Often a wellness program is a key differentiator for seniors and families in choosing a living community. “Beyond providing quality care and comfortable living accommodations, a facility that offers the right mix of engaging programs to support healthy living is clearly the best choice overall,” Whitwell says.
“Simply stated, providing a quality wellness program is the right thing to do. Yet administrators and directors of nursing have so many demands on them that this goal may fall down the priority ladder. Many communities are opting to outsource all or a part of their wellness program to a company like ours. It may require more of an investment than a traditional activity program, but the cost is rapidly offset by the exceptional program results.”
Customizing the program
“We work with senior living providers to transform their facilities into communities of wellness,” Whitwell says. “Programs are custom-tailored to the provider’s collective mission and to the residents’ individual needs.”
The Lifetime Wellness team gets to know each resident in-depth– and often takes a creative approach to developing personal programs.
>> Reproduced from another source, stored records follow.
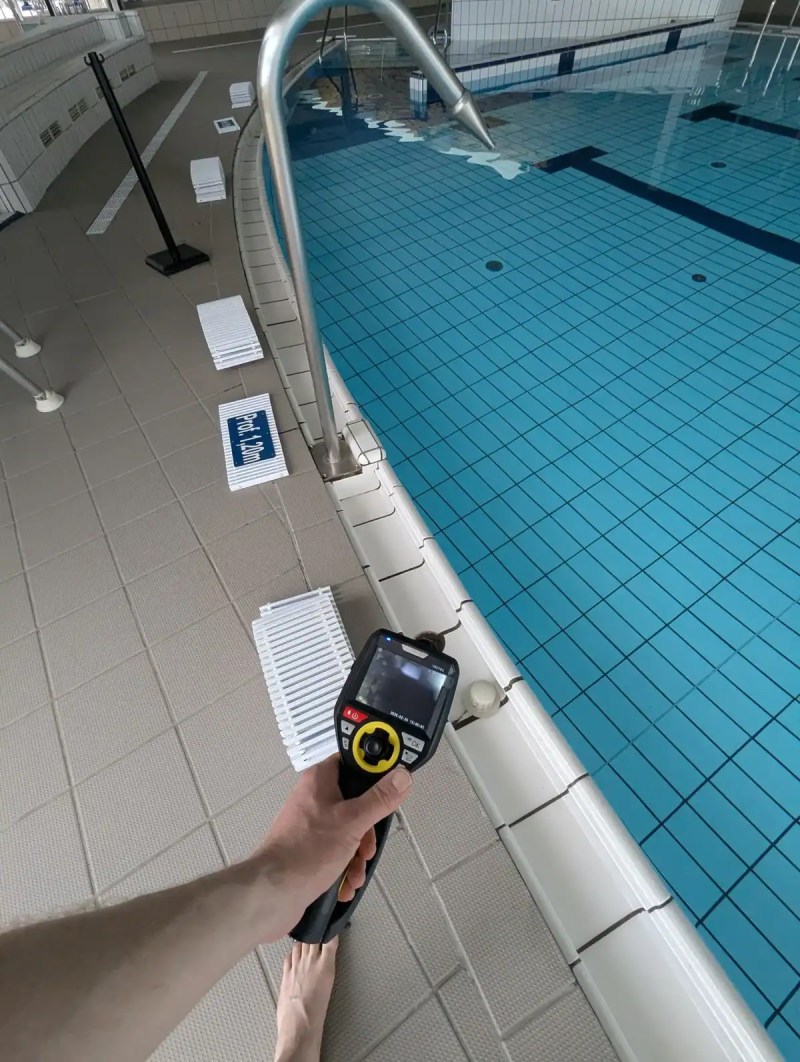 Technicien tenant une caméra d’inspection au bord d’un bassin intérieur carrelé
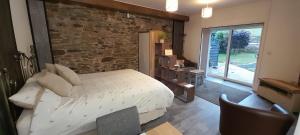 a bedroom with a bed and a stone wall at Wisteria Barn, Trewethen, St Teath, nr Port Isaac in Saint Teath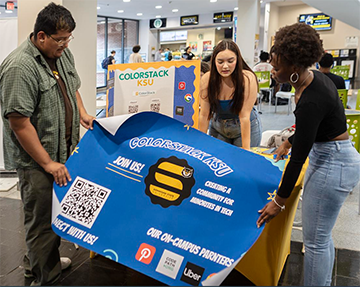 ColorStack, a student organization, sets up their table at community day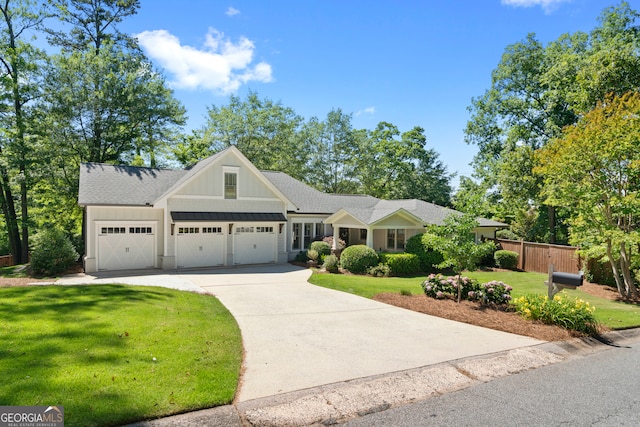 craftsman-style home with a front lawn and a garage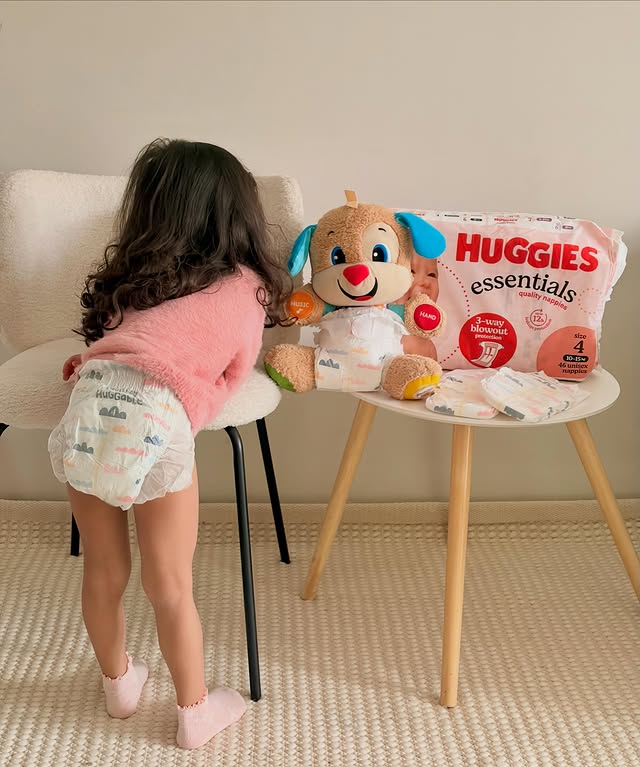 Instagram post by an influencer for Huggies. Caption reads: [...] day and night with @huggiesanz Essential....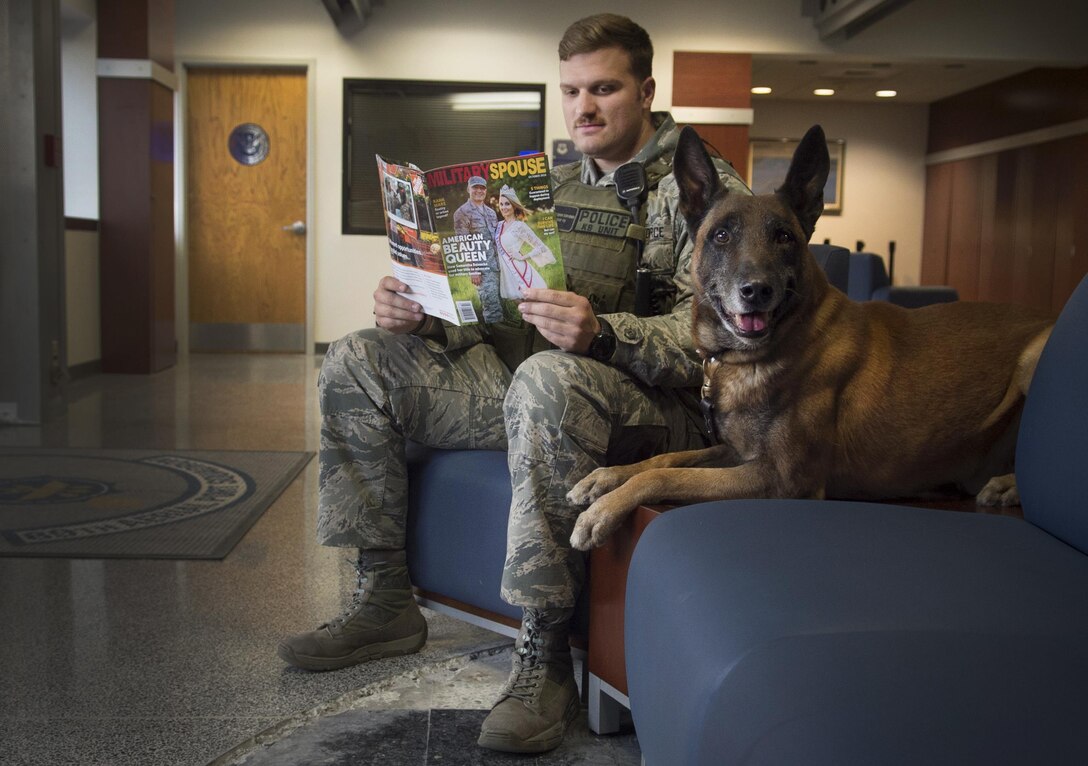Staff Sgt. Derek Scrivener, 11th Security Forces Squadron military working dog handler, sits for a photo while waiting to complete a practice sweep with MWD Lenox the passenger terminal on Joint Base Andrews, Md., Dec. 8, 2016.  MWD’s work as force multipliers, using their senses in low-visibility situations to acknowledge things a handler might not see. (U.S. Air Force photo illustration by Senior Airman Mariah Haddenham)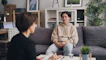 a woman sitting on a couch talking to another woman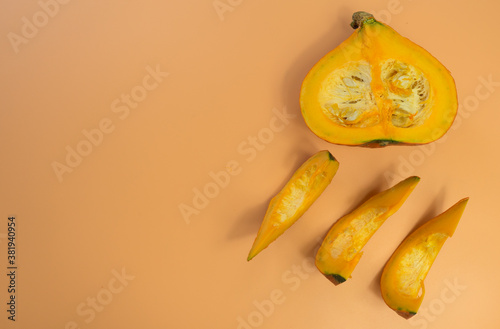 Creative layout made of pumpkin on the orange background. Flat lay. Food concept.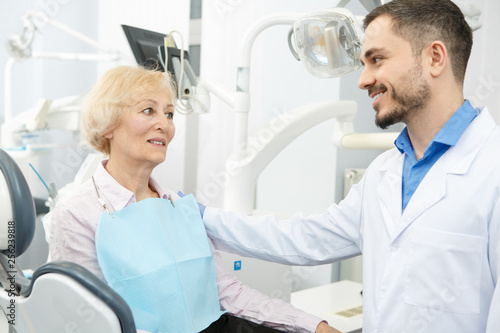 Professional dentist and his senior patient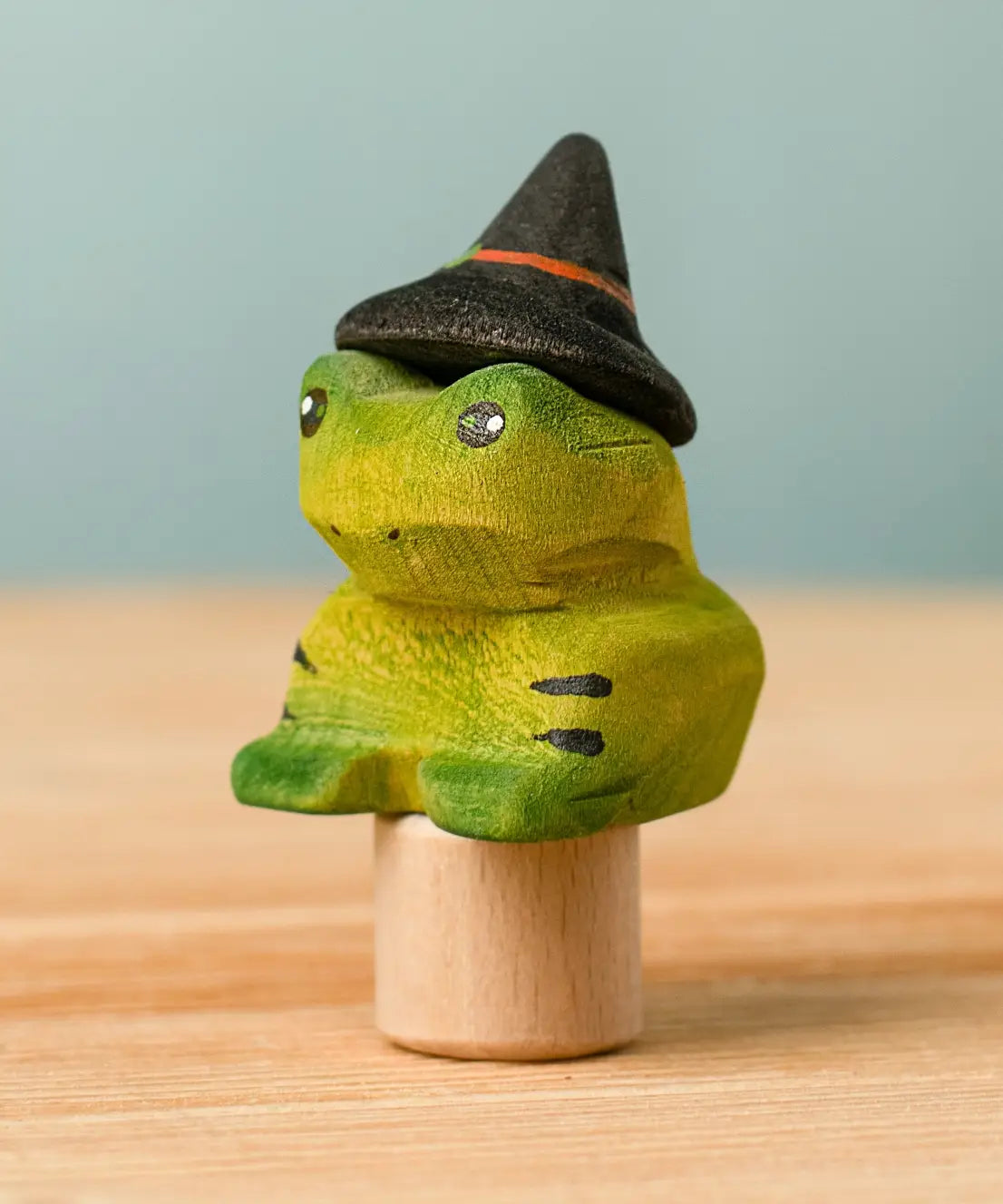 Bumbu handcrafted wooden magical frog decorative figure wearing a witch hat for Halloween decoration.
For example, Whitwell tells the story of a resident with Parkinson’s disease who needed help in improving his muscle function. But he repeatedly refused physical and occupational therapy. When the care team discovered that he loved music, they sent in a musical therapist who went on to build a trusting relationship with the resident and ultimately provided co-treatment with the other therapists.
“Music became a template for organizing the resident’s movements and increasing his motivation. Eventually, he could dress himself each morning, and he became more communicative. When we’re intentional in helping others reach their potential – through whatever avenue works best for them – we can realize outstanding outcomes.”